Back in October, I reported on social media activity of Connerton Elementary School, a public school in Land O’ Lakes, Florida, who tweeted an invitation for students to join the Good News Club at their flagpole for a prayer before school. After replying to their tweet asking how this could possibly be legal, they deleted the tweet and then reposted it so my reply would be gone. They also blocked me (shocker). Well, last month, the school’s principal finally (allegedly) broke a law that people actually care about. He was arrested for stealing $900 from a mentally disabled student. Oh, the irony.

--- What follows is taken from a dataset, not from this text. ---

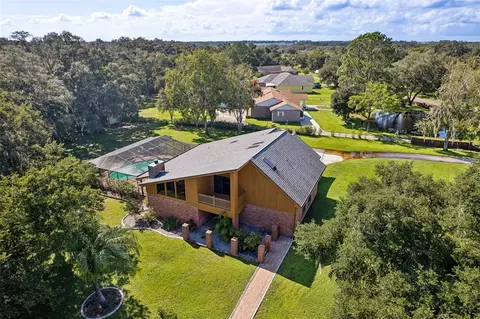 2516 Pemberton Creek Dr, Seffner, FL 33584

On November 8th, Principal Edward John Abernathy was arrested and charged with skimming $900 from a sum of $2,100 that was brought to school by a young male student with mental disabilities. According to the police report, the student’s teacher discovered the money was taken from the child’s parents and brought to class. Teachers then delivered the cash to school administration for safekeeping, where it was counted and hidden in the principal’s office — inside a speaker on a shelf 6 feet high (where only he knew about it). When the student’s parents came to retrieve the money, they were handed $1,200.
After police interviewed multiple people at the school, as well as the student and his parents, they arrested Abernathy since he was the only person who knew where the money was hidden and was very likely the only person who could have pocketed the missing $900. At one point, the principal actually tried to blame the theft on students, despite the money being hidden away out of sight on a shelf much higher than an elementary-aged kid could reach.
Abernathy has been placed on paid administrative leave until the case reaches its conclusion. I’ll be tracking it to see how it’s decided in the courts. Will a suspected thief be returning to lead a Christianity-promoting public school, or will he be paying for his sins this time instead of running away from scrutiny?